_Selected extract:_
In the early 1980’s, several members of the Pennsylvania State Police (PSP) recognized some Troopers were struggling with substance abuse problems (predominately alcohol) directly impacting their personal lives and job performance. In an effort to address these concerns, a research project was initiated to determine the best method of providing assistance to these individuals.
Traditional Employee Assistance Programs (EAP’s) for police departments were researched. The results indicated that most police departments used EAP’s outside of the agencies. Research and surveys indicated that police officers felt most comfortable talking to a person who understood their job stress, lifestyle, and personal pressures on a first-hand basis, namely their Peers.
The Member Assistance Program (MAP), the internal Employee Assistance Program for the Pennsylvania State Police, was founded in April 1986. MAP was one of the first programs of its kind to use an organized peer assistance program operated by its own personnel in the law enforcement field. At its inception, the program was staffed by one full-time employee, but quickly grew to include a small group of field Peer Contacts.
Throughout the years the program has expanded to meet the growing needs of the employees of the Department and their families. Most recently, in an effort to better serve the needs of the members, employees, and their families, a Chaplaincy Program was implemented in May 2002.
Today, the Program is comprised of seven full-time MAP personnel and approximately 80 field Peer Contacts along with 45 volunteer Chaplains. The Program currently serves approximately 17,000 persons, comprised of approximately 4,300 enlisted members, 1,500 civilian employees, along with over 11,000 family members.

_Rows of spatial question data:_
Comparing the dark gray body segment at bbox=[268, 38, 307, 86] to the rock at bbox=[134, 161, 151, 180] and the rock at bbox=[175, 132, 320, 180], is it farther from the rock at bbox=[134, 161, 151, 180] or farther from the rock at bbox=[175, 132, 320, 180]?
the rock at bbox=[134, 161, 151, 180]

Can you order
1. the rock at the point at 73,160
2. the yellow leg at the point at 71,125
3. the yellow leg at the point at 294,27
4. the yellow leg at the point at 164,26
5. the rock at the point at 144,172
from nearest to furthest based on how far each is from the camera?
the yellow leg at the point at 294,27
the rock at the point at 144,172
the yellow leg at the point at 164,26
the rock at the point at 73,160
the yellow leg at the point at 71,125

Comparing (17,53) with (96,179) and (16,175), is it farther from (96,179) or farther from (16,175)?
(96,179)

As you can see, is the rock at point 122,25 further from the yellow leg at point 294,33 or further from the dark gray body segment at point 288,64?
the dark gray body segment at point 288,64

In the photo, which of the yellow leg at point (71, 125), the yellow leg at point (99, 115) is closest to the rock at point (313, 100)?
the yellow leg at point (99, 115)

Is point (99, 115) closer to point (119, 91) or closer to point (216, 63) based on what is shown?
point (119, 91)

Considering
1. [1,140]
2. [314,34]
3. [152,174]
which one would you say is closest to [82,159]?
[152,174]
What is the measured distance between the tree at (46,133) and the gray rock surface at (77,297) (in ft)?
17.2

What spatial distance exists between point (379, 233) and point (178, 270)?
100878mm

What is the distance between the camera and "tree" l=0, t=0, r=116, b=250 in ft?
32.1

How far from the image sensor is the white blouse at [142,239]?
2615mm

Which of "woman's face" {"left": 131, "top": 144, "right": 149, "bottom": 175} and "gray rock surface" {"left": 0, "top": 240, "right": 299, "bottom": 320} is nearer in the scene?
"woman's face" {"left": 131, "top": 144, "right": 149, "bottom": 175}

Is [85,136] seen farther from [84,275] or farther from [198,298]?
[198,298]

_Direction:_ Pull out the complete passage on the history of the Pennsylvania State Police Member Assistance Program and reproduce it word for word.

_Correct response:_
In the early 1980’s, several members of the Pennsylvania State Police (PSP) recognized some Troopers were struggling with substance abuse problems (predominately alcohol) directly impacting their personal lives and job performance. In an effort to address these concerns, a research project was initiated to determine the best method of providing assistance to these individuals.
Traditional Employee Assistance Programs (EAP’s) for police departments were researched. The results indicated that most police departments used EAP’s outside of the agencies. Research and surveys indicated that police officers felt most comfortable talking to a person who understood their job stress, lifestyle, and personal pressures on a first-hand basis, namely their Peers.
The Member Assistance Program (MAP), the internal Employee Assistance Program for the Pennsylvania State Police, was founded in April 1986. MAP was one of the first programs of its kind to use an organized peer assistance program operated by its own personnel in the law enforcement field. At its inception, the program was staffed by one full-time employee, but quickly grew to include a small group of field Peer Contacts.
Throughout the years the program has expanded to meet the growing needs of the employees of the Department and their families. Most recently, in an effort to better serve the needs of the members, employees, and their families, a Chaplaincy Program was implemented in May 2002.
Today, the Program is comprised of seven full-time MAP personnel and approximately 80 field Peer Contacts along with 45 volunteer Chaplains. The Program currently serves approximately 17,000 persons, comprised of approximately 4,300 enlisted members, 1,500 civilian employees, along with over 11,000 family members.